## start
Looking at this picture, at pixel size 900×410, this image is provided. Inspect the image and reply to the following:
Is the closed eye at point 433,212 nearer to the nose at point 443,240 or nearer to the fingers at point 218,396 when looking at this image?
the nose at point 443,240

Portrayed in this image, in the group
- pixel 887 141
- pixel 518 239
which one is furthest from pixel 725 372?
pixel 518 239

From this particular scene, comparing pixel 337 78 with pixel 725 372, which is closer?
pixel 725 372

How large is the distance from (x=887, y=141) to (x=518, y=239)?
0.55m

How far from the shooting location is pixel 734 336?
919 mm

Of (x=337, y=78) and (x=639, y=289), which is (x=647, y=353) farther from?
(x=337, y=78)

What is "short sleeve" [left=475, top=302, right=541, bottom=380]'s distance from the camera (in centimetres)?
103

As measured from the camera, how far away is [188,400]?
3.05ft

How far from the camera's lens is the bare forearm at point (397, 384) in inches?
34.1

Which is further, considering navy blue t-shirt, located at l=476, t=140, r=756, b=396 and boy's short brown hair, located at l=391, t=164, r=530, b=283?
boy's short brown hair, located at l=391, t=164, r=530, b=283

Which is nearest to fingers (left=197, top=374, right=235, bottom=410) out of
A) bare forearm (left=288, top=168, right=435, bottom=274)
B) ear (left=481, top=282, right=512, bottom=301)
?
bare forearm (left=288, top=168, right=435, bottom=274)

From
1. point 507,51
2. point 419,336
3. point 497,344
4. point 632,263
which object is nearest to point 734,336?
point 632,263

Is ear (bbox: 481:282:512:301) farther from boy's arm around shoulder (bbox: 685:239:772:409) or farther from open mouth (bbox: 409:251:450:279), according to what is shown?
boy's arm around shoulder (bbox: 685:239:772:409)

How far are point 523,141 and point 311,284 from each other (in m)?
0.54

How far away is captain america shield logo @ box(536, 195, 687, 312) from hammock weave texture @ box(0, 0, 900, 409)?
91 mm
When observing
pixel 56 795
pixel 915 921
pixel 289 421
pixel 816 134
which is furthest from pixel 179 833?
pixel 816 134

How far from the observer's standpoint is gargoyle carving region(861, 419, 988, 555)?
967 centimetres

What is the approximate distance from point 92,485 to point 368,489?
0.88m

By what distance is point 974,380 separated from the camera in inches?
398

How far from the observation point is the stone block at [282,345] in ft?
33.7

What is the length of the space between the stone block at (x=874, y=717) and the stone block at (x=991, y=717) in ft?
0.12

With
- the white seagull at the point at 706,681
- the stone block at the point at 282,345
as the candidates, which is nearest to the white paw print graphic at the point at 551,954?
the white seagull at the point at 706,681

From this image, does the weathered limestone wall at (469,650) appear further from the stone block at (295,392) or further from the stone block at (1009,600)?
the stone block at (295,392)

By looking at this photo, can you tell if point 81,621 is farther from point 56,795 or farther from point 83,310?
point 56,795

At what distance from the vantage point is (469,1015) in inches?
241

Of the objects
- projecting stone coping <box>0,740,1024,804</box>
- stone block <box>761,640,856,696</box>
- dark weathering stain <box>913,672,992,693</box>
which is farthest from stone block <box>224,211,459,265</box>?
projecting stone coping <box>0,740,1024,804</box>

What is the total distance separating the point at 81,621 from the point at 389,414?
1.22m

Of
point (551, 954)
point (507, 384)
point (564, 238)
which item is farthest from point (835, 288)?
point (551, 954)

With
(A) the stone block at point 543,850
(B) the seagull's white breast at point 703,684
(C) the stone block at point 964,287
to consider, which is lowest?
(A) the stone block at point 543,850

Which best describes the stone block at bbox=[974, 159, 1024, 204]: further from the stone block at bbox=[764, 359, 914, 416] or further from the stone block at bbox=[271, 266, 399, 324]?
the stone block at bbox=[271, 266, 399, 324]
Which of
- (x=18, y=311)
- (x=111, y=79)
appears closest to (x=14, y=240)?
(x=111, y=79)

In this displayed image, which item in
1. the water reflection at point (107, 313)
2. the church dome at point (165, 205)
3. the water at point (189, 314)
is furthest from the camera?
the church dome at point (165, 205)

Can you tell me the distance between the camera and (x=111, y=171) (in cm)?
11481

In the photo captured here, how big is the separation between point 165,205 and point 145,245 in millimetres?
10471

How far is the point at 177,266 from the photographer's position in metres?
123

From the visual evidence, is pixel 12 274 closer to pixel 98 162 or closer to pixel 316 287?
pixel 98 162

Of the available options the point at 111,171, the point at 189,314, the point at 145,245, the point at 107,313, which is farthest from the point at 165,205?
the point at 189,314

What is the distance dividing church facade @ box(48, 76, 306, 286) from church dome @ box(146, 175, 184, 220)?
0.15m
## end
• STATED EXERCISE: Repeat exactly the lines above from the line that contains "In this displayed image, which item in" through the end. Include both of these ends; leave out everything else.

• WORKED ANSWER:
In this displayed image, which item in
1. the water reflection at point (107, 313)
2. the church dome at point (165, 205)
3. the water at point (189, 314)
is furthest from the camera?
the church dome at point (165, 205)

Can you tell me the distance between the camera and (x=111, y=171) (in cm)?
11481

In the photo captured here, how big is the separation between point 165,205 and point 145,245 in millimetres?
10471

How far is the point at 177,266 from the photographer's position in metres?
123

From the visual evidence, is pixel 12 274 closer to pixel 98 162 or closer to pixel 316 287?
pixel 98 162

Of the available options the point at 111,171, the point at 189,314, the point at 145,245, the point at 107,313, which is farthest from the point at 165,205?
the point at 189,314

What is the distance dividing church facade @ box(48, 76, 306, 286) from church dome @ box(146, 175, 184, 220)?
0.15m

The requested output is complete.